Code Monkey home page Code Monkey logo

nd027--data-modelling-with-postgres's Introduction

Sparkify Data Pipeline using PostgreSQL

About

Sparkify is a startup with a music streaming service.

This pipeline extracts data from the app to allow the Sparkify team to analyse the user activity on the app and the music the users listen to.

The Sparkify team would like to be able to analyse:

  • which songs the users are listening to.
  • trending songs or most listened to songs.
  • locations where users are.
  • the level or subscription type of users.
  • time of day when users are most active i.e. listening.

Database schema

The database model is a star-schema design.

The star-schema allows for simpler and quicker queries since fact tables contain the data required for analysis without having to be joined to the dimension tables.

The star schema is easy to understand particularly for business people who may only be interested in the statistics or analytics rather than all the details about what is captured.

In this project, one can query the songplays table to get information about most played music, where it is being played from, the time when music is played, etc.

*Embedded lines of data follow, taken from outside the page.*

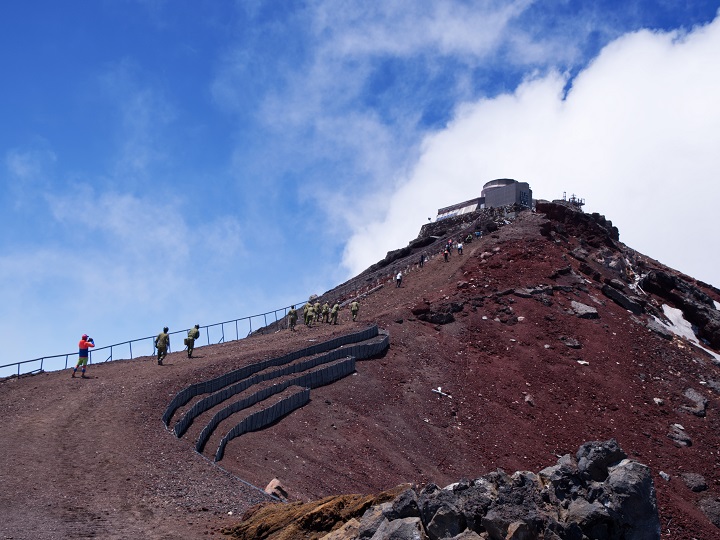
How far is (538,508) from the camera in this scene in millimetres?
12109

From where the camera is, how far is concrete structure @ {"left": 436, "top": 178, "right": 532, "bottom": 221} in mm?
61406

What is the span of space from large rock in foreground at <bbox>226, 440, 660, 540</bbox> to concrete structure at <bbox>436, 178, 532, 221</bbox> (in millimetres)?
49549

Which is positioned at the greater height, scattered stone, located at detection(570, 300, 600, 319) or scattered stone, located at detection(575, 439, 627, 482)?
scattered stone, located at detection(570, 300, 600, 319)

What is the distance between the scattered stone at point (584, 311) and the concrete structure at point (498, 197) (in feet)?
72.1

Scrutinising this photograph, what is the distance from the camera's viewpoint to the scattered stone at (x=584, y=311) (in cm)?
3909

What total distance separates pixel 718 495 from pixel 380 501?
790 inches

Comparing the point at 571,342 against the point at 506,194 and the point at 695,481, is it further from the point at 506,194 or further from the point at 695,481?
the point at 506,194

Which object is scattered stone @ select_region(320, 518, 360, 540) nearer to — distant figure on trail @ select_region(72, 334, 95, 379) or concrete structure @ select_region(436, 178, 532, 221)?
distant figure on trail @ select_region(72, 334, 95, 379)

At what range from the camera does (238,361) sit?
27.5 m

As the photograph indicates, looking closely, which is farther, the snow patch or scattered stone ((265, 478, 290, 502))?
the snow patch

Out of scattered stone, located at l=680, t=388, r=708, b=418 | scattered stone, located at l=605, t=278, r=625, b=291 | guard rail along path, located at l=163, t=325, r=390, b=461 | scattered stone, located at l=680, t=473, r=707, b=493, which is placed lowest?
scattered stone, located at l=680, t=473, r=707, b=493

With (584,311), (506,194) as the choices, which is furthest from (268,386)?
(506,194)

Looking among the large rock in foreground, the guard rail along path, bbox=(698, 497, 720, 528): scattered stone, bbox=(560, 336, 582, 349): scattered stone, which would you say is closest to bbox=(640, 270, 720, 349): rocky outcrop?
bbox=(560, 336, 582, 349): scattered stone

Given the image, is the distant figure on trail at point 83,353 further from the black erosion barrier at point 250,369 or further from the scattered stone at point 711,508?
the scattered stone at point 711,508
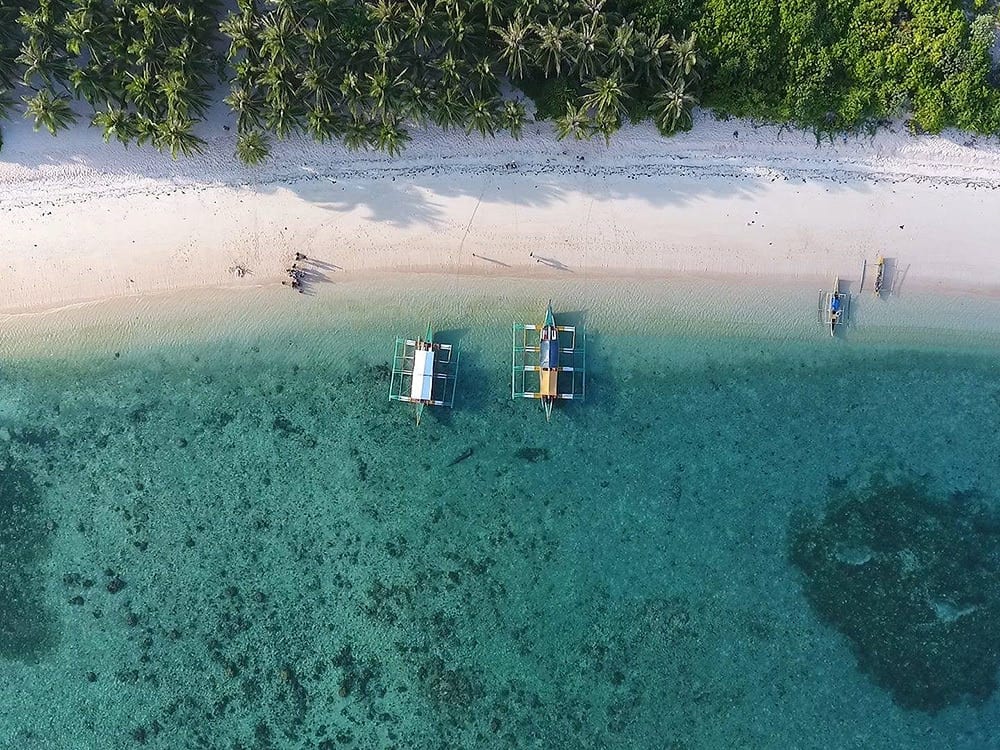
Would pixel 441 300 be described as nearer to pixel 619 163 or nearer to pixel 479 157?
pixel 479 157

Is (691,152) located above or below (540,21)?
below

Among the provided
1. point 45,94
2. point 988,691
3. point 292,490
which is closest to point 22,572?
point 292,490

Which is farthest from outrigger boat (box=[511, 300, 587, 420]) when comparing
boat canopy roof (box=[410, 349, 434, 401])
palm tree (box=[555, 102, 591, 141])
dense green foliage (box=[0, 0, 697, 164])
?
dense green foliage (box=[0, 0, 697, 164])

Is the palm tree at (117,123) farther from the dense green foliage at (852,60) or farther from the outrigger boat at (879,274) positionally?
the outrigger boat at (879,274)

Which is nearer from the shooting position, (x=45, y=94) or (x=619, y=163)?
→ (x=45, y=94)

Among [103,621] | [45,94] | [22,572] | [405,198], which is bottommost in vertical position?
[103,621]

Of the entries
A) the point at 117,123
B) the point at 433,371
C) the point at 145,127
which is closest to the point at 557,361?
the point at 433,371
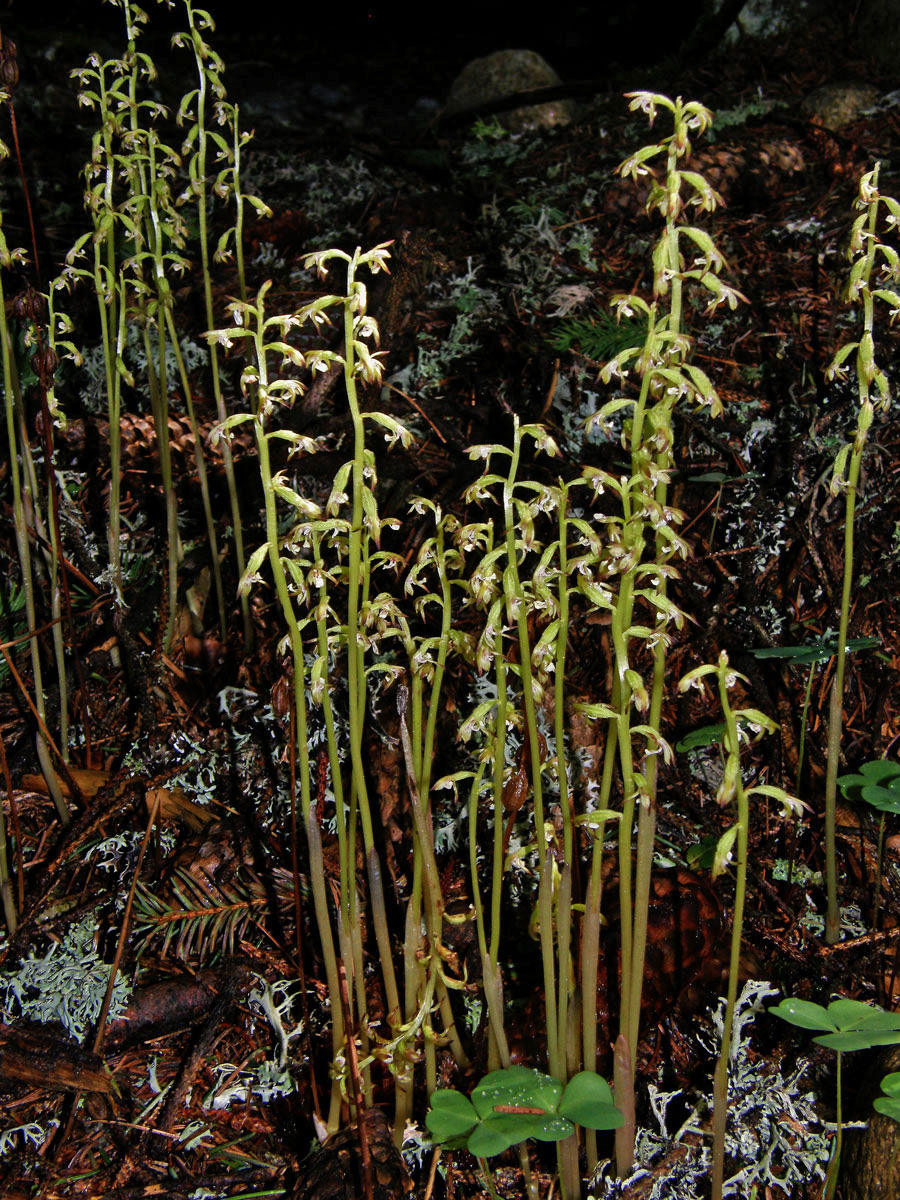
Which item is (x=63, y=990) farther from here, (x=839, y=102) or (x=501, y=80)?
(x=501, y=80)

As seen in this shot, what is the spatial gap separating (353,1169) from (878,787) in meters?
1.39

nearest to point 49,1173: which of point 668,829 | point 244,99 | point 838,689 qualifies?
point 668,829

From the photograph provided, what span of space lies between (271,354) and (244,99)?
3.76 metres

All this can be done from the songplays table without querying the other tables or joining to them in queries.

Fact table(s):

  • songplays.

Dimension tables:

  • artists -- data about the artists.
  • songs -- data about the songs.
  • time -- data about the times when songs were played.
  • users -- data about the users of the app.

How to run

  • pip install -U -r requirements.txt to install the Python dependencies preferably in a virtual environment.

  • python create_tables.py to create the database tables.

  • python etl.py to do the ETL.

If you can't be bothered to set up Postgres locally, you can have a go using Docker:

docker run --name some-postgres \
  -p 5432:5432 \
  -e POSTGRES_PASSWORD=student \
  -e POSTGRES_USER=student \
  -e POSTGRES_DB=studentdb \
   postgres:12-alpine

File Description

  • requirements.txt This file contains the required Python packages and their exact versions so that the scripts run as expected anywhere. Run pip install -r requirements.txt to install the packages.

  • create_tables.py

    This script contains the logic and queries for resetting the database by connecting to the database server, dropping (if it exists) and creating the sparkifydb database, dropping existing tables, and creating the tables anew.

    Run python create_tables.py to (re)create the sparkifydb database and its tables.

  • test.ipynb Use this notebook to test that files have been processed and stored in the database.

  • sql_queries.py contains the SQL queries that:

    • create required database tables
    • drop the database tables
    • insert data into the database tables
    • query for song and artist data from the database.

    The queries are referenced in etl.py and create_tables.py

  • etl.ipynb This is an exploratory notebook for getting familiar with the data, transforming and testing the loading of data into the database.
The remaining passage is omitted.